I have spent my holiday weeks doing several things: I have worked on some work projects, I have spent some time reflecting, I have enjoyed just relaxing at home and being with my family and setting some 2015 goals for ministry and family life.
I have also spent a fair amount of time at doctor’s offices having medical tests.
The latter has been the hard part, but it was necessary. I have not felt well for quite awhile, experiencing several random symptoms. I knew something has been “off” but needed medical care to determine exactly what was causing me to feel sluggish and extra tired all the time, suffering from ongoing headaches and debilitating dizziness, unable to find enjoyment in much of anything, and unable to fix any of this even by changing my habits in the past few months.
Applying Truth to the worry about the costs of our medical care (knowing God provides our needs even in a tough financial season for my family) and setting aside my fears of what could be going on with me physically and emotionally (is it worse to know or to not-know? I had to ask myself if I really trust God) I started the long process of getting a thorough checkup to rule out the possibilities. I had started to notice signs of depression, which is not something I am prone to normally. Could it simply be that? Or is there a physiological component?
If a woman was sitting across from me in my counseling office telling me these things, I would tell her “first thing you need to do is to go get a thorough checkup to rule out anything physical causing you to feel this way.” So I took my own advice after avoiding it for long enough.
I was given a diagnosis during this holiday season.
I have Diabetes, Type 2.
I was not all that surprised, to be honest. Having gestational diabetes when I was pregnant and being overweight most of my adult life set me up to be a ticking time bomb. I have always known this and have never dealt with it properly. I let it slide and avoided adding discipline to my life that would at least prevent the weight issues.
All that is in the past, and I repent. Actually, it is still in the present, too, and I must choose to repent daily so that I can walk in the freedom that Christ bought for me. This is how we all must live, not just because of a diagnosis, but also because of Jesus’ finished work on our behalf.
The consequences remain, and they are in my court to steward.
I am very aware that I am a walking example of the consequences of sin. I also know that I walk in Christ’s forgiveness and that all of this was put on Jesus at His death. How humbling.
My gut reaction was to not tell anybody but family and a couple of close friends. I also wanted to hide and cave in to discouragement and just avoid this whole thing, although I know better than to do that.
In time, I was convicted of my pride and “fear of man". I am coming clean so that I don’t pretend that I have my “act together” any more than you do. I relate to others better when I (and they) remember that we are all sinners and that it’s a level playing field at the cross. You are right there next to me, so why do I need to pretend that that I don’t struggle just like you?
1 John 1:9 “If we confess our sins, he is faithful and just to forgive us our sins and to cleanse us from all unrighteousness.”
After a few days of feeling very discouraged and scared about the word “Diabetes” – frustrated with myself, frustrated with my body feeling so physically drained and feeling depressed and overwhelmed, I am starting to see the light.
I have a stewardship challenge now, a new assignment from God. I am educating myself about the blood sugar issues. I am working with a Nutrition Counselor and my doctor to find the right method of bringing the Diabetes under control. That includes testing my blood sugar, taking daily medication, losing weight, and exercising. I no longer have a choice if I want to live longer. And I do want that!
High blood sugar causes symptoms that feel like “depression” but so does disobedience.
Some people call this a “wake up call.”
I call it God’s mercy.
It is also an opportunity to know Him better. Spiritually, this is an opportunity to apply the Gospel to an area of my life that has too long been avoided (by my choosing, which is sin.)
I have walked with God long enough and counseled enough people to know that our struggles are not ultimately about us. They are about Him. They are Gospel-opportunities. How will I steward this opportunity? I hope and pray that by refusing to hide about this will allow my testimony to help others. I am nowhere near ongoing victory, but by God’s grace I will get there. I purpose to choose it.

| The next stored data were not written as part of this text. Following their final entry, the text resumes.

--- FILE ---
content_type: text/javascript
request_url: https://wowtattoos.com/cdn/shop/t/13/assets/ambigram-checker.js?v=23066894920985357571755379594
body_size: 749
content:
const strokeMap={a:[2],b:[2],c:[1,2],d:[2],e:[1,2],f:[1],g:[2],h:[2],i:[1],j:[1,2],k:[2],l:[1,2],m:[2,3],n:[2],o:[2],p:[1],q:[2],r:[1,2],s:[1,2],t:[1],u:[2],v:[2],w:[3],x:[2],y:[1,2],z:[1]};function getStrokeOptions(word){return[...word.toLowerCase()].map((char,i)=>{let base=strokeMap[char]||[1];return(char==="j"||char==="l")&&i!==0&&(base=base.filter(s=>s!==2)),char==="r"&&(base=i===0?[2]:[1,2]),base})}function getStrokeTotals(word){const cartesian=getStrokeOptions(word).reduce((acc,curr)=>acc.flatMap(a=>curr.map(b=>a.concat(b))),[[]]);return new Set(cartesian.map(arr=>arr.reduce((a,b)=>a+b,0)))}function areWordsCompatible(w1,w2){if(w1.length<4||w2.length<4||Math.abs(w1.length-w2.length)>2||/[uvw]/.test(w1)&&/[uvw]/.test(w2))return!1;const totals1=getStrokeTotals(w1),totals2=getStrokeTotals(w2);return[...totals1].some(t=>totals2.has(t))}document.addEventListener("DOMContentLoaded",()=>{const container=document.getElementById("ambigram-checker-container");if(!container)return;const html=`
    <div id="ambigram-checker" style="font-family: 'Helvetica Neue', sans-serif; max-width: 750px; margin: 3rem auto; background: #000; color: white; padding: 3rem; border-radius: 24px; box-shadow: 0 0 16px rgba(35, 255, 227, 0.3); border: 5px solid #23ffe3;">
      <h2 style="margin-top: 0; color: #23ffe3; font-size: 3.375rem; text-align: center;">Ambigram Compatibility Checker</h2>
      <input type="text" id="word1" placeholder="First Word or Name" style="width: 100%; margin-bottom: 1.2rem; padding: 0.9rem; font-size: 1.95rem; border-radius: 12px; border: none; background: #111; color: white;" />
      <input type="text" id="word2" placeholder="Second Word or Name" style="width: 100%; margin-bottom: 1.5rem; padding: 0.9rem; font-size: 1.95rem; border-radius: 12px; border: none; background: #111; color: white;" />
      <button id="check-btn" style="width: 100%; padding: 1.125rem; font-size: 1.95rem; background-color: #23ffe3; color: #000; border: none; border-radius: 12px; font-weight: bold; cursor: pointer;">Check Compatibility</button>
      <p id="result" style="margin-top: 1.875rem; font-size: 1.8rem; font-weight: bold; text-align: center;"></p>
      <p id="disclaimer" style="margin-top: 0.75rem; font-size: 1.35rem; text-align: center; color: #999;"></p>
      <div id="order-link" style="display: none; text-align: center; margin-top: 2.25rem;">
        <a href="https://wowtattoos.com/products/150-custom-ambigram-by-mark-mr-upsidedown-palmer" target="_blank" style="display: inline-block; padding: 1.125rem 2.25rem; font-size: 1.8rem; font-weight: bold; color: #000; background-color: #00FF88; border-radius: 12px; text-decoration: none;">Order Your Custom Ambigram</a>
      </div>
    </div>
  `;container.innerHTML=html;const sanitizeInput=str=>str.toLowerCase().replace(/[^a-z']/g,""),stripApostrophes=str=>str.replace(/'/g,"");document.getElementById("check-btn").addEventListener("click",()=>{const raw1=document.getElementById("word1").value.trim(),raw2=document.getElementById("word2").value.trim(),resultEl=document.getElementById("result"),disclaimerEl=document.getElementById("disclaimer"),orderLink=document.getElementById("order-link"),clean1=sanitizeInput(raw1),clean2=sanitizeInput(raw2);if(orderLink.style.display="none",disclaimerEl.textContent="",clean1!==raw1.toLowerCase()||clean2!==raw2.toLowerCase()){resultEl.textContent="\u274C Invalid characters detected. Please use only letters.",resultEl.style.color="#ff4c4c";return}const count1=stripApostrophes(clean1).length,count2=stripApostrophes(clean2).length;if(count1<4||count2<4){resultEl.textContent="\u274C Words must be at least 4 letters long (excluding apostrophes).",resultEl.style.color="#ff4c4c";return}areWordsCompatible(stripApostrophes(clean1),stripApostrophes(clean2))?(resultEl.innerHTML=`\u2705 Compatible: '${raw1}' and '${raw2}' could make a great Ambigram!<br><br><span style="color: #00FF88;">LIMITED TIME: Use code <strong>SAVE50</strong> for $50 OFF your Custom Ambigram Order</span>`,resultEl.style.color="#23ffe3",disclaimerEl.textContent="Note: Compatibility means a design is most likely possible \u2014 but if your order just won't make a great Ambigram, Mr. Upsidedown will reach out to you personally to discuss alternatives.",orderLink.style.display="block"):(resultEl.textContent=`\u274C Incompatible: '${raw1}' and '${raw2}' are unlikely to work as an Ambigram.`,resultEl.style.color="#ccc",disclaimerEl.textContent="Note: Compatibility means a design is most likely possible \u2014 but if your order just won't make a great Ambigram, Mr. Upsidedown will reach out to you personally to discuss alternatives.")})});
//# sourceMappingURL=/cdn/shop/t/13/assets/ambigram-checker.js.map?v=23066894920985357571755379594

What in your life have you avoided dealing with? ~
A relationship conflict?
Lack of forgiveness towards someone?
Pornography? Overeating? Drinking too much?
A sinful thought life that nobody else would know about?
Discontent with your circumstances?
Laziness or a poor work ethic?
Hiding your sin from others out of pride and fear of man?
Avoiding God and His Word?
Forsaking fellowship with other believers?
Not serving others in your church or community?
Withholding intimacy from your spouse?
An angry heart?
Neglectful or legalistic parenting?
Fill in the blank_______.
See, we are all there - at the foot of the cross. Where forgiveness is granted.
1 Peter 2:24 “He himself bore our sins in his body on the tree, that we might die to sin and live to righteousness. By his wounds you have been healed.”
2015 is going to be a year of change for me.
This is not a New Year’s resolution.